■ EXTRAIT ■
========================================

Dossier : IMM-3018-08

Référence : 2009 CF 88

Ottawa (Ontario), le 29 janvier 2009

En présence de monsieur le juge Pinard

ENTRE :

JEYARAJ Jagatheesh

demandeur

et

 

LE MINISTRE DE LA CITOYENNETÉ

ET DE L’IMMIGRATION

défendeur

 

 

 

MOTIFS DU JUGEMENT ET JUGEMENT

 

 

[1]               Il s’agit d’une demande de contrôle judiciaire, présentée en vertu du paragraphe 72(1) de la Loi sur l’immigration et la protection des réfugiés, L.C. 2001, ch. 27 (la Loi), d’une décision de la Commission de l’immigration et du statut de réfugié, Section de la protection des réfugiés (la Commission) datée du 15 mai 2008, dans laquelle il a été conclu que le demandeur n’était pas un réfugié au sens de la Convention ni une personne à protéger, au sens des articles 96 et 97 de la Loi.

 

[2]               Le demandeur, Jagatheesh Jeyaraj, est un citoyen de l’Inde qui soutient qu’il a été persécuté dans son pays d’origine parce qu’il est homosexuel.

========================================

■ CONSIGNE ■
Tirez du jugement, mot pour mot, tout le passage depuis « [1]               Il s’agit » jusqu'à « qu’il est homosexuel. ». La liste qui vient ensuite n'a aucun rôle dans ce travail.

■ ÉCHANTILLON DE DONNÉES ■
========================================

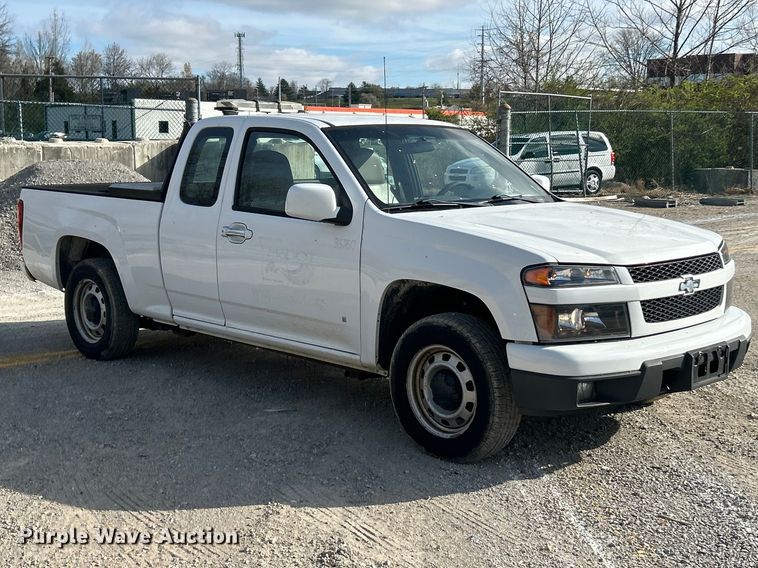 image for item FC5261 2009 Chevrolet Colorado Ext. Cab pickup truck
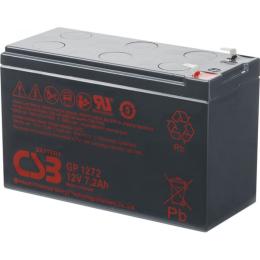 Акумулятор CSB AGM 12V (12V/7.2Ah/86.4Wh) (GP1272F2-25W)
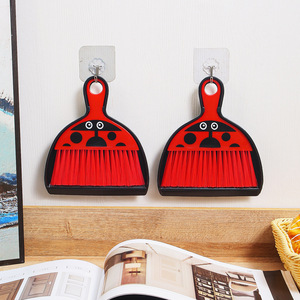 Mini Cartoon Broom Set Nylon Soft <b>Brush</b> For Desk Computer Keyboard <b>Cleaning</b> Dustpan Included - Product Image 2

========================================

■ CORRIGÉ ■
[1]               Il s’agit d’une demande de contrôle judiciaire, présentée en vertu du paragraphe 72(1) de la Loi sur l’immigration et la protection des réfugiés, L.C. 2001, ch. 27 (la Loi), d’une décision de la Commission de l’immigration et du statut de réfugié, Section de la protection des réfugiés (la Commission) datée du 15 mai 2008, dans laquelle il a été conclu que le demandeur n’était pas un réfugié au sens de la Convention ni une personne à protéger, au sens des articles 96 et 97 de la Loi.

 

[2]               Le demandeur, Jagatheesh Jeyaraj, est un citoyen de l’Inde qui soutient qu’il a été persécuté dans son pays d’origine parce qu’il est homosexuel.